Misteri demi misteri yang terungkap kemudian membuat kita (saya) sadar, bahwa adegan pembuka Pedro Páramo yang tampak sederhana tadi, ternyata hanyalah gerbang untuk memasuki sebuah cerita yang sama sekali tidak sederhana.
Sekilas, alur Pedro Páramo terasa membuat goyah sebab perpindahan dari masa kini ke masa lalu ke masa kini terjadi begitu saja. Kau harus membacanya dengan cermat dan mengikuti adegan demi adegannya secara perlahan dan hati-hati. Kalau perlu mencatatnya. Itulah yang saya lakukan. Bahkan saya mencatat nama-nama tokoh yang muncul di Pedro Páramo, saking banyaknya. Setidaknya ada 20 orang yang menjadi tokoh dalam Pedro Páramo dan saya harus memperhatikan kemunculan 20 orang itu dan menyimak apa peran mereka dalam cerita agar saya tidak kehilangan jejak.
Membaca Pedro Páramo, kau akan dibanjiri dengan dialog-dialog bermutu dan sangat filosofis. Seperti kalimat yang diucapkan oleh Dorotea kepada Juan Preciado: “After so many years of never lifting up my head, I forgot about the sky. And even if I had looked up, what good would it have done? The sky is so high, and my eyes so clouded that I was happy just knowing where the ground was.” Atau ucapan Damiana Cisneros: “Every sigh is like a drop of your life being swallowed up”. Dan masih banyak lagi.
Kekaguman saya bertambah saat menyimak bagaimana cara Juan Rulfo mendeskripsikan sebuah suasana atau penampakan seseorang. Ketika membaca deskripsi-deskripsi dalam Pedro Páramo, saya dihadapkan pada teknik deskripsi dan pemilihan kata kelas atas.
Now here I was in this hushed town. I could hear my footsteps on the cobbled paving stones. Hollow footsteps, echoing against walls stained red by the setting sun.

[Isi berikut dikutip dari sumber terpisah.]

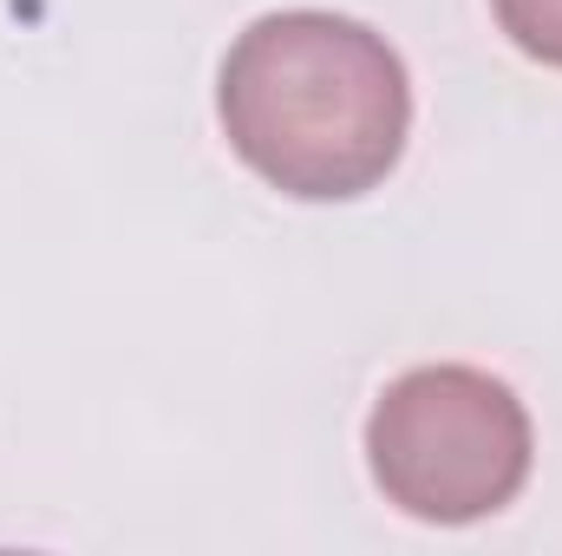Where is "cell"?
<instances>
[{
    "instance_id": "1",
    "label": "cell",
    "mask_w": 562,
    "mask_h": 556,
    "mask_svg": "<svg viewBox=\"0 0 562 556\" xmlns=\"http://www.w3.org/2000/svg\"><path fill=\"white\" fill-rule=\"evenodd\" d=\"M229 151L301 203H347L393 177L413 132V79L386 33L327 7L262 13L216 79Z\"/></svg>"
},
{
    "instance_id": "2",
    "label": "cell",
    "mask_w": 562,
    "mask_h": 556,
    "mask_svg": "<svg viewBox=\"0 0 562 556\" xmlns=\"http://www.w3.org/2000/svg\"><path fill=\"white\" fill-rule=\"evenodd\" d=\"M537 432L510 380L438 360L400 374L367 413V465L419 524H477L530 485Z\"/></svg>"
},
{
    "instance_id": "3",
    "label": "cell",
    "mask_w": 562,
    "mask_h": 556,
    "mask_svg": "<svg viewBox=\"0 0 562 556\" xmlns=\"http://www.w3.org/2000/svg\"><path fill=\"white\" fill-rule=\"evenodd\" d=\"M491 13L524 59L562 73V0H491Z\"/></svg>"
}]
</instances>
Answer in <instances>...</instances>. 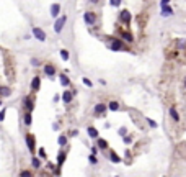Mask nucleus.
<instances>
[{"label":"nucleus","instance_id":"nucleus-1","mask_svg":"<svg viewBox=\"0 0 186 177\" xmlns=\"http://www.w3.org/2000/svg\"><path fill=\"white\" fill-rule=\"evenodd\" d=\"M83 21L88 26H93L96 23V15L93 13V12H85L83 13Z\"/></svg>","mask_w":186,"mask_h":177},{"label":"nucleus","instance_id":"nucleus-2","mask_svg":"<svg viewBox=\"0 0 186 177\" xmlns=\"http://www.w3.org/2000/svg\"><path fill=\"white\" fill-rule=\"evenodd\" d=\"M109 51H114V53H118V51H123V41L118 38H114L111 43H109Z\"/></svg>","mask_w":186,"mask_h":177},{"label":"nucleus","instance_id":"nucleus-3","mask_svg":"<svg viewBox=\"0 0 186 177\" xmlns=\"http://www.w3.org/2000/svg\"><path fill=\"white\" fill-rule=\"evenodd\" d=\"M119 20L123 21L124 25H129L131 20H132V17H131V12L129 10H121L119 12Z\"/></svg>","mask_w":186,"mask_h":177},{"label":"nucleus","instance_id":"nucleus-4","mask_svg":"<svg viewBox=\"0 0 186 177\" xmlns=\"http://www.w3.org/2000/svg\"><path fill=\"white\" fill-rule=\"evenodd\" d=\"M65 21H67V17H65V15H62V17H60L56 23H54V31H56V33H60V31H62L64 25H65Z\"/></svg>","mask_w":186,"mask_h":177},{"label":"nucleus","instance_id":"nucleus-5","mask_svg":"<svg viewBox=\"0 0 186 177\" xmlns=\"http://www.w3.org/2000/svg\"><path fill=\"white\" fill-rule=\"evenodd\" d=\"M33 36H34L36 39H39V41H46V33L42 31L41 28H38V26L33 28Z\"/></svg>","mask_w":186,"mask_h":177},{"label":"nucleus","instance_id":"nucleus-6","mask_svg":"<svg viewBox=\"0 0 186 177\" xmlns=\"http://www.w3.org/2000/svg\"><path fill=\"white\" fill-rule=\"evenodd\" d=\"M108 110V107L105 105V103H96L95 108H93V112H95V115H103Z\"/></svg>","mask_w":186,"mask_h":177},{"label":"nucleus","instance_id":"nucleus-7","mask_svg":"<svg viewBox=\"0 0 186 177\" xmlns=\"http://www.w3.org/2000/svg\"><path fill=\"white\" fill-rule=\"evenodd\" d=\"M44 74L47 75V77H52V75L56 74V67H54L52 64H46L44 66Z\"/></svg>","mask_w":186,"mask_h":177},{"label":"nucleus","instance_id":"nucleus-8","mask_svg":"<svg viewBox=\"0 0 186 177\" xmlns=\"http://www.w3.org/2000/svg\"><path fill=\"white\" fill-rule=\"evenodd\" d=\"M160 8H162V12H160L162 17H172V15H173V8L168 7V5H162Z\"/></svg>","mask_w":186,"mask_h":177},{"label":"nucleus","instance_id":"nucleus-9","mask_svg":"<svg viewBox=\"0 0 186 177\" xmlns=\"http://www.w3.org/2000/svg\"><path fill=\"white\" fill-rule=\"evenodd\" d=\"M87 133H88V136H90V138H93V139H96V138L100 136L98 130H96L95 126H88V128H87Z\"/></svg>","mask_w":186,"mask_h":177},{"label":"nucleus","instance_id":"nucleus-10","mask_svg":"<svg viewBox=\"0 0 186 177\" xmlns=\"http://www.w3.org/2000/svg\"><path fill=\"white\" fill-rule=\"evenodd\" d=\"M170 118H172L173 121H176V123L180 121V113H178V110H176L175 107H170Z\"/></svg>","mask_w":186,"mask_h":177},{"label":"nucleus","instance_id":"nucleus-11","mask_svg":"<svg viewBox=\"0 0 186 177\" xmlns=\"http://www.w3.org/2000/svg\"><path fill=\"white\" fill-rule=\"evenodd\" d=\"M26 144H28V149L29 151H34V136L33 135H26Z\"/></svg>","mask_w":186,"mask_h":177},{"label":"nucleus","instance_id":"nucleus-12","mask_svg":"<svg viewBox=\"0 0 186 177\" xmlns=\"http://www.w3.org/2000/svg\"><path fill=\"white\" fill-rule=\"evenodd\" d=\"M39 85H41V79L36 75V77H33V81H31V89L34 90V92H38L39 90Z\"/></svg>","mask_w":186,"mask_h":177},{"label":"nucleus","instance_id":"nucleus-13","mask_svg":"<svg viewBox=\"0 0 186 177\" xmlns=\"http://www.w3.org/2000/svg\"><path fill=\"white\" fill-rule=\"evenodd\" d=\"M121 38L126 43H134V36H132V33H129V31H123L121 33Z\"/></svg>","mask_w":186,"mask_h":177},{"label":"nucleus","instance_id":"nucleus-14","mask_svg":"<svg viewBox=\"0 0 186 177\" xmlns=\"http://www.w3.org/2000/svg\"><path fill=\"white\" fill-rule=\"evenodd\" d=\"M59 13H60V5L59 4H52V5H51V15L56 18Z\"/></svg>","mask_w":186,"mask_h":177},{"label":"nucleus","instance_id":"nucleus-15","mask_svg":"<svg viewBox=\"0 0 186 177\" xmlns=\"http://www.w3.org/2000/svg\"><path fill=\"white\" fill-rule=\"evenodd\" d=\"M72 99H74V94H70L69 90H65V92L62 94V100H64V103H70V102H72Z\"/></svg>","mask_w":186,"mask_h":177},{"label":"nucleus","instance_id":"nucleus-16","mask_svg":"<svg viewBox=\"0 0 186 177\" xmlns=\"http://www.w3.org/2000/svg\"><path fill=\"white\" fill-rule=\"evenodd\" d=\"M109 159H111V162H114V164H119L121 162V161H123V159H121V157L119 156H118V154H116V152L114 151H109Z\"/></svg>","mask_w":186,"mask_h":177},{"label":"nucleus","instance_id":"nucleus-17","mask_svg":"<svg viewBox=\"0 0 186 177\" xmlns=\"http://www.w3.org/2000/svg\"><path fill=\"white\" fill-rule=\"evenodd\" d=\"M96 144H98V148L100 149H108V141L106 139H103V138H96Z\"/></svg>","mask_w":186,"mask_h":177},{"label":"nucleus","instance_id":"nucleus-18","mask_svg":"<svg viewBox=\"0 0 186 177\" xmlns=\"http://www.w3.org/2000/svg\"><path fill=\"white\" fill-rule=\"evenodd\" d=\"M106 107H108V110H109V112H118V110H119V103L116 102V100H113V102H109V103H108V105H106Z\"/></svg>","mask_w":186,"mask_h":177},{"label":"nucleus","instance_id":"nucleus-19","mask_svg":"<svg viewBox=\"0 0 186 177\" xmlns=\"http://www.w3.org/2000/svg\"><path fill=\"white\" fill-rule=\"evenodd\" d=\"M25 107L28 108V112H31V110L34 108V103H33V100L29 99V97H25Z\"/></svg>","mask_w":186,"mask_h":177},{"label":"nucleus","instance_id":"nucleus-20","mask_svg":"<svg viewBox=\"0 0 186 177\" xmlns=\"http://www.w3.org/2000/svg\"><path fill=\"white\" fill-rule=\"evenodd\" d=\"M60 84H62L64 87H67V85H70V79L67 77L65 74H62V75H60Z\"/></svg>","mask_w":186,"mask_h":177},{"label":"nucleus","instance_id":"nucleus-21","mask_svg":"<svg viewBox=\"0 0 186 177\" xmlns=\"http://www.w3.org/2000/svg\"><path fill=\"white\" fill-rule=\"evenodd\" d=\"M64 161H65V152L64 151H60L59 154H57V164H59V166H62V162Z\"/></svg>","mask_w":186,"mask_h":177},{"label":"nucleus","instance_id":"nucleus-22","mask_svg":"<svg viewBox=\"0 0 186 177\" xmlns=\"http://www.w3.org/2000/svg\"><path fill=\"white\" fill-rule=\"evenodd\" d=\"M10 89H8V87H0V95H2V97H8V95H10Z\"/></svg>","mask_w":186,"mask_h":177},{"label":"nucleus","instance_id":"nucleus-23","mask_svg":"<svg viewBox=\"0 0 186 177\" xmlns=\"http://www.w3.org/2000/svg\"><path fill=\"white\" fill-rule=\"evenodd\" d=\"M176 44L180 49H186V39H176Z\"/></svg>","mask_w":186,"mask_h":177},{"label":"nucleus","instance_id":"nucleus-24","mask_svg":"<svg viewBox=\"0 0 186 177\" xmlns=\"http://www.w3.org/2000/svg\"><path fill=\"white\" fill-rule=\"evenodd\" d=\"M57 143H59V146H65V144H67V136L60 135L59 139H57Z\"/></svg>","mask_w":186,"mask_h":177},{"label":"nucleus","instance_id":"nucleus-25","mask_svg":"<svg viewBox=\"0 0 186 177\" xmlns=\"http://www.w3.org/2000/svg\"><path fill=\"white\" fill-rule=\"evenodd\" d=\"M60 57H62L64 61H69V57H70L69 56V51L67 49H60Z\"/></svg>","mask_w":186,"mask_h":177},{"label":"nucleus","instance_id":"nucleus-26","mask_svg":"<svg viewBox=\"0 0 186 177\" xmlns=\"http://www.w3.org/2000/svg\"><path fill=\"white\" fill-rule=\"evenodd\" d=\"M31 162H33V167H36V169H39V167H41V162H39L38 157H33Z\"/></svg>","mask_w":186,"mask_h":177},{"label":"nucleus","instance_id":"nucleus-27","mask_svg":"<svg viewBox=\"0 0 186 177\" xmlns=\"http://www.w3.org/2000/svg\"><path fill=\"white\" fill-rule=\"evenodd\" d=\"M145 121H147V123L150 125L152 128H157V126H158V125H157V121H155V120H152V118H149V117L145 118Z\"/></svg>","mask_w":186,"mask_h":177},{"label":"nucleus","instance_id":"nucleus-28","mask_svg":"<svg viewBox=\"0 0 186 177\" xmlns=\"http://www.w3.org/2000/svg\"><path fill=\"white\" fill-rule=\"evenodd\" d=\"M118 135H119V136H126V135H127V128L121 126L119 130H118Z\"/></svg>","mask_w":186,"mask_h":177},{"label":"nucleus","instance_id":"nucleus-29","mask_svg":"<svg viewBox=\"0 0 186 177\" xmlns=\"http://www.w3.org/2000/svg\"><path fill=\"white\" fill-rule=\"evenodd\" d=\"M25 125H28V126L31 125V113H29V112L25 115Z\"/></svg>","mask_w":186,"mask_h":177},{"label":"nucleus","instance_id":"nucleus-30","mask_svg":"<svg viewBox=\"0 0 186 177\" xmlns=\"http://www.w3.org/2000/svg\"><path fill=\"white\" fill-rule=\"evenodd\" d=\"M121 2H123V0H109V5H113V7H119Z\"/></svg>","mask_w":186,"mask_h":177},{"label":"nucleus","instance_id":"nucleus-31","mask_svg":"<svg viewBox=\"0 0 186 177\" xmlns=\"http://www.w3.org/2000/svg\"><path fill=\"white\" fill-rule=\"evenodd\" d=\"M88 161H90L91 164H98V159L95 157V154H91V156H88Z\"/></svg>","mask_w":186,"mask_h":177},{"label":"nucleus","instance_id":"nucleus-32","mask_svg":"<svg viewBox=\"0 0 186 177\" xmlns=\"http://www.w3.org/2000/svg\"><path fill=\"white\" fill-rule=\"evenodd\" d=\"M123 138H124V139H123L124 144H131V143H132V138H131V136H127V135H126V136H123Z\"/></svg>","mask_w":186,"mask_h":177},{"label":"nucleus","instance_id":"nucleus-33","mask_svg":"<svg viewBox=\"0 0 186 177\" xmlns=\"http://www.w3.org/2000/svg\"><path fill=\"white\" fill-rule=\"evenodd\" d=\"M82 82H83V84L87 85V87H91V85H93V84H91V81H88L87 77H83V79H82Z\"/></svg>","mask_w":186,"mask_h":177},{"label":"nucleus","instance_id":"nucleus-34","mask_svg":"<svg viewBox=\"0 0 186 177\" xmlns=\"http://www.w3.org/2000/svg\"><path fill=\"white\" fill-rule=\"evenodd\" d=\"M39 156H41V157H46V151H44V148H39Z\"/></svg>","mask_w":186,"mask_h":177},{"label":"nucleus","instance_id":"nucleus-35","mask_svg":"<svg viewBox=\"0 0 186 177\" xmlns=\"http://www.w3.org/2000/svg\"><path fill=\"white\" fill-rule=\"evenodd\" d=\"M4 118H5V110H2L0 112V121H4Z\"/></svg>","mask_w":186,"mask_h":177},{"label":"nucleus","instance_id":"nucleus-36","mask_svg":"<svg viewBox=\"0 0 186 177\" xmlns=\"http://www.w3.org/2000/svg\"><path fill=\"white\" fill-rule=\"evenodd\" d=\"M170 4V0H160V7L162 5H168Z\"/></svg>","mask_w":186,"mask_h":177},{"label":"nucleus","instance_id":"nucleus-37","mask_svg":"<svg viewBox=\"0 0 186 177\" xmlns=\"http://www.w3.org/2000/svg\"><path fill=\"white\" fill-rule=\"evenodd\" d=\"M31 64L33 66H39V61L38 59H31Z\"/></svg>","mask_w":186,"mask_h":177},{"label":"nucleus","instance_id":"nucleus-38","mask_svg":"<svg viewBox=\"0 0 186 177\" xmlns=\"http://www.w3.org/2000/svg\"><path fill=\"white\" fill-rule=\"evenodd\" d=\"M96 152H98V148H96V146H93V148H91V154H96Z\"/></svg>","mask_w":186,"mask_h":177},{"label":"nucleus","instance_id":"nucleus-39","mask_svg":"<svg viewBox=\"0 0 186 177\" xmlns=\"http://www.w3.org/2000/svg\"><path fill=\"white\" fill-rule=\"evenodd\" d=\"M21 176H23V177H28V176H31V172H28V170H25V172H21Z\"/></svg>","mask_w":186,"mask_h":177},{"label":"nucleus","instance_id":"nucleus-40","mask_svg":"<svg viewBox=\"0 0 186 177\" xmlns=\"http://www.w3.org/2000/svg\"><path fill=\"white\" fill-rule=\"evenodd\" d=\"M91 4H98V0H90Z\"/></svg>","mask_w":186,"mask_h":177},{"label":"nucleus","instance_id":"nucleus-41","mask_svg":"<svg viewBox=\"0 0 186 177\" xmlns=\"http://www.w3.org/2000/svg\"><path fill=\"white\" fill-rule=\"evenodd\" d=\"M183 84H185V89H186V77H185V81H183Z\"/></svg>","mask_w":186,"mask_h":177},{"label":"nucleus","instance_id":"nucleus-42","mask_svg":"<svg viewBox=\"0 0 186 177\" xmlns=\"http://www.w3.org/2000/svg\"><path fill=\"white\" fill-rule=\"evenodd\" d=\"M0 105H2V100H0Z\"/></svg>","mask_w":186,"mask_h":177}]
</instances>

Contoh lain, saat Juan Rulfo mendeskripsikan seorang perempuan yang dilihat oleh Juan Preciado:
I took note that her voice had human overtones, that her mouth was filled with teeth and a tongue that worked as she spoke, and that her eyes were the eyes of people who inhabit the earth.
Saya lupa siapa, pernah bilang begini: tak ada (dan tak perlu, atau mungkin takkan pernah bisa) seorang penulis membuat sebuah buku yang semua halamannya adalah masterpiece. Dari 300 halaman novel yang kita baca, mungkin hanya empat atau lima halaman saja yang memorable, sisanya hanya pengantar dan pelengkap plot. Namun, saya katakan kepadamu dengan tegas, tidak demikian adanya Pedro Páramo. Semua, saya ulang, semua halaman Pedro Páramo adalah masterpiece. Sangat terlihat bahwa Juan Rulfo betul-betul memikirkan isi setiap halaman, paragraf, kalimat, bahkan kata per kata yang akan dia tulis dalam bukunya. Juan Rulfo begitu efektif dalam menggunakan kata. Tidak ada kata yang sia-sia. Satu pun tidak ada. Jika saya diminta untuk menuliskan bagian terbaik atau kalimat terbaik dari Pedro Páramo, maka saya akan bilang begini: “Beri saya waktu. Sebab saya harus menulis ulang seluruh isinya.”